Extract:
====
Expanding the clinical phenotype of patients
Credit: UNIVERSITY OF BARCELONA
A research team has described five new cases of a rare disease -known as KAT6A syndrome- of which there are only eighty dominant cases worldwide. This neurological and developmental disorder, caused by alterations in the lysine acetyltransferase 6A gene (KAT6A), involves intellectual disability, language impairment, low muscle tone, cardiovascular malformation and eye defects, among other affectations.
The study, published in the journal Orphanet Journal of Rare Diseases, is led by a team co-led by the researchers Daniel Grinberg and Susanna Balcells and Roser Urreizti, from the Human Molecular Genetics Group of the Faculty of Biology of the University of Barcelona and the Rare Diseases Networking Biomedical Research Centre (CIBERER), and the experts Estrella López-Martín and Eva Bermejo-Sánchez, from the Institute of Rare Diseases Research (IIER) from Carlos III Health Institute (ISCIII).
KAT6A syndrome: news symptoms related to a rare disease
The research team confirmed in five new patients some of the features of the clinical picture related to the pathology, apart from describing new symptoms and affectations in the development of the disease. In particular, the authors overserved new symptoms such as cryptorchidism (testicular atrophy), syndactyly (fused fingers) and trigonocephaly (deformation in the frontal part of the cranium), apart from the emergence of recurrent infections.
The experts from the Human Molecular Genetics Group of the UB, also members of the Institute of Biomedicine of the University of Barcelona (IBUB) and the Research Institute Sant Joan de Déu (IRSJD), contributed to specifying the role of genetic mutations that were seen in this minority disease. Despite the syndrome was first related to truncating mutations, the new study describes a variant of the disease without cardiac affectations that is related to missense mutations.
Four out of the five patients described in this study showed missense substitutions, and the fifth case they observed a missense mutation that did not follow cardiac affectations.
The in silico studies -with informatic simulations- confirmed that the missense mutation generated a partial process of splicing that caused the premature truncating of the protein that gave origin to the pathology.
The new study will contribute to better understand the natural history of this syndrome and expand the clinical phenotype of patients, advances that are essential to delimit the phenotypical characterization and definition of this rare disease. According to the authors, these findings will help to increase the chances to diagnose other affected patients earlier. Other participants in the study are experts from the Hospital del Mar Medical Research Institute (IMIM), Hospital de la Fe (Valencia) and the University of Adelaide (Australia).
====
Source data:
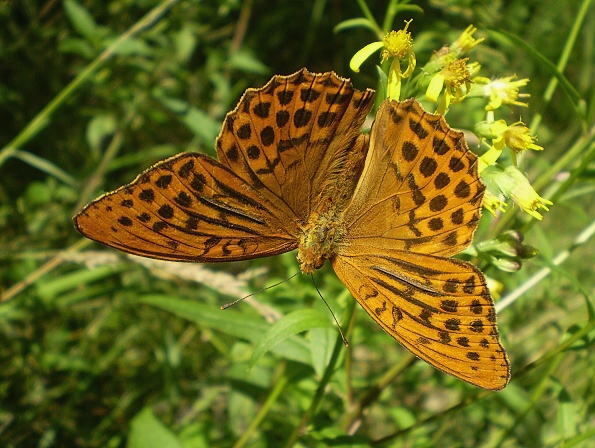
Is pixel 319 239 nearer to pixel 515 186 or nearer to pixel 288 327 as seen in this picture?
pixel 288 327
====
Assignment: Decide whether each statement agrees with the article on KAT6A syndrome, answering yes or no and quoting the deciding words. (a) The study appeared in the Orphanet Journal of Rare Diseases. (b) About eight hundred dominant cases of the syndrome are known worldwide. (c) Experts from the University of Adelaide took part in the study. The data come from a source unrelated to the article on KAT6A syndrome.

Answer area:
(a) Yes: "published in the journal Orphanet Journal of Rare Diseases"
(b) No: "of which there are only eighty dominant cases worldwide"
(c) Yes: "Other participants in the study are experts from the Hospital del Mar Medical Research Institute (IMIM), Hospital de la Fe (Valencia) and the University of Adelaide (Australia)."